Ulaşım sistemine yönelik müdahalede, Karadeniz Sahil Yolu’nun Hopa merkezde yer altına alınması önerilmiş; bu sayede kent ve sahil arasındaki fiziksel bariyer kaldırılmış, araç trafiğinden arındırılmış yeni bir kamusal zemin oluşturulmuştur. Kent merkezi ile liman, tır parkı ve çevre yerleşimlerle bağlantılar alternatif yollar üzerinden yeniden yapılandırılmıştır.
Alt ölçekte ise Hopa Meydanı ve sahil arasında geçirgen, akışkan ve programlanabilir bir zemin önerilmiştir. Belediye binasından denize uzanan dik akslar, kent zeminini farklı işlevlerle tanımlar: ticaret, spor, rekreasyon ve kültürel etkinlik alanları. Sahil şeridinde hem kara hem su sporlarına uygun alanlar öngörülmüş; festivaller için çok amaçlı açık alanlar tasarlanmıştır.

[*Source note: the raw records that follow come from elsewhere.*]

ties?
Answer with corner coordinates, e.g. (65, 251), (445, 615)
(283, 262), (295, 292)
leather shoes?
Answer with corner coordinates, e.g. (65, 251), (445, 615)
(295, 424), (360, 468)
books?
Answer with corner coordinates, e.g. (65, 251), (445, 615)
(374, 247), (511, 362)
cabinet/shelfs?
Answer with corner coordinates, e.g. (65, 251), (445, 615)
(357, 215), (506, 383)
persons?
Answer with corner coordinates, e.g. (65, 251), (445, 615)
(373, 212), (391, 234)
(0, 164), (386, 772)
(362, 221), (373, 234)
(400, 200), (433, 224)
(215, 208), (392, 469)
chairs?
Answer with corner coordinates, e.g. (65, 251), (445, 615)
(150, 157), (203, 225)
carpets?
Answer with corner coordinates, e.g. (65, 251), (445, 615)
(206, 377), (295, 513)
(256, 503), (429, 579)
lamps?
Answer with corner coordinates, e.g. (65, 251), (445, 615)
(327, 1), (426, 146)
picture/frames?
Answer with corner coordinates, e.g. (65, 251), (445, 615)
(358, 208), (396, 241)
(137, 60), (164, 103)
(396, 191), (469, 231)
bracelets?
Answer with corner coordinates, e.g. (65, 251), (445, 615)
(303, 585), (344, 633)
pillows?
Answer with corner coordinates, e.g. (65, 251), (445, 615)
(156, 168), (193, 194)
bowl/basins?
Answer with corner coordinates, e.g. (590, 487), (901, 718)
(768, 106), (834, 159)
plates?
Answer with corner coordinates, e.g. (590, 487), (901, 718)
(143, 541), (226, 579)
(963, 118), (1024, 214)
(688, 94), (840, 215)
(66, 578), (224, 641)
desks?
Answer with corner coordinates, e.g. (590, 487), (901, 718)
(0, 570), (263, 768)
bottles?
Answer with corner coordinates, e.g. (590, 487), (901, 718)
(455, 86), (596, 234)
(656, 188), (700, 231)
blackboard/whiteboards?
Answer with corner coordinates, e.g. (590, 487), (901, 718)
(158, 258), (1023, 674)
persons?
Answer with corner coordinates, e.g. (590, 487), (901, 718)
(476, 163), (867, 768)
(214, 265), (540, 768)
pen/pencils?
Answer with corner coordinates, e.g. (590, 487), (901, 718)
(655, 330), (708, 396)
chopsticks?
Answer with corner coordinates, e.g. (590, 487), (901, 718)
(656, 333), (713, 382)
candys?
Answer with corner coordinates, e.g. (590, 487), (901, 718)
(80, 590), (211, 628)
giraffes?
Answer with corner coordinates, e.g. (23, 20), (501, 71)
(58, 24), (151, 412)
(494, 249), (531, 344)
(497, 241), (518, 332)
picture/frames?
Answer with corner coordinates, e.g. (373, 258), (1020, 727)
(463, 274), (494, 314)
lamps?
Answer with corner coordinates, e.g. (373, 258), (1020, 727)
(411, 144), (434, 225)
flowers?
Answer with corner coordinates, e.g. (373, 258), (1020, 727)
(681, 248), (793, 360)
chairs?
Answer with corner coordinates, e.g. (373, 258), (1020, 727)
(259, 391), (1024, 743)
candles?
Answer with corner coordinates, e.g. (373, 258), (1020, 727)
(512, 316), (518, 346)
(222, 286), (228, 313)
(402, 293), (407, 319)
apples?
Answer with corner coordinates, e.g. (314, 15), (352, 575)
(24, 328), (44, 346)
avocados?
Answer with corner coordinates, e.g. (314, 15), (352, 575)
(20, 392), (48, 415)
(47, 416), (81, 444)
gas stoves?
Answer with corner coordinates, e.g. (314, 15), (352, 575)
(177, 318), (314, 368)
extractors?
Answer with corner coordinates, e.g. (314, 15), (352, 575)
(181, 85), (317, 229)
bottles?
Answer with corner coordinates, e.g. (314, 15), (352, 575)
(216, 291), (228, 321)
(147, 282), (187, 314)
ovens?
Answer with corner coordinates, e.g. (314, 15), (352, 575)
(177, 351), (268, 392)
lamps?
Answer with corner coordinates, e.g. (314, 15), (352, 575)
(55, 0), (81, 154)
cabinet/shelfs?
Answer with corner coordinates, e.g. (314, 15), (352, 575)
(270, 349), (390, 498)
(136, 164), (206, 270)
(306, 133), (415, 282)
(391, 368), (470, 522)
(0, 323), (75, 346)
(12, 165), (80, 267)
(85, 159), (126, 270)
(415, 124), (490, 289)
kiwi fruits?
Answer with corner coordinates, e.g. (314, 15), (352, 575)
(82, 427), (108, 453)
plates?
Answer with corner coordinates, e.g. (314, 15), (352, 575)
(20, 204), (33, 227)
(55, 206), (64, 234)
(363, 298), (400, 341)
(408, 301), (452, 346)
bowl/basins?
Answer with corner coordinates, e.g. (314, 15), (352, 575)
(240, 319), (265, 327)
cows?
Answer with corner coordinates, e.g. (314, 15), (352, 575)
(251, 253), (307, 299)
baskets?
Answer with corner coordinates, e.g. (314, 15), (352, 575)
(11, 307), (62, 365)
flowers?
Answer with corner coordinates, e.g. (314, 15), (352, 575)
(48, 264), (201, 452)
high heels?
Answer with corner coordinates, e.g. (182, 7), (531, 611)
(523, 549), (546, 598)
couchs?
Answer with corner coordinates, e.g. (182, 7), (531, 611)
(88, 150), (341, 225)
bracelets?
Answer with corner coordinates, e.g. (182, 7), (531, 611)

Kars Caddesi yaya öncelikli hale getirilmiş, Hopa Merkez Camii çevresinde zemin iyileştirme ve mikro kamusal alanlar geliştirilmiştir. Dere kenarındaki balıkçı dükkânları kaldırılarak amfi ve yürüyüş yollarıyla bütünleşen modüler yapılarla yeniden işlevlendirilmiştir. Bu sayede kıyı hattında sosyal, ekolojik ve kültürel sürdürülebilirliği öncelikleyen bütüncül bir tasarım önerisi geliştirilmiştir.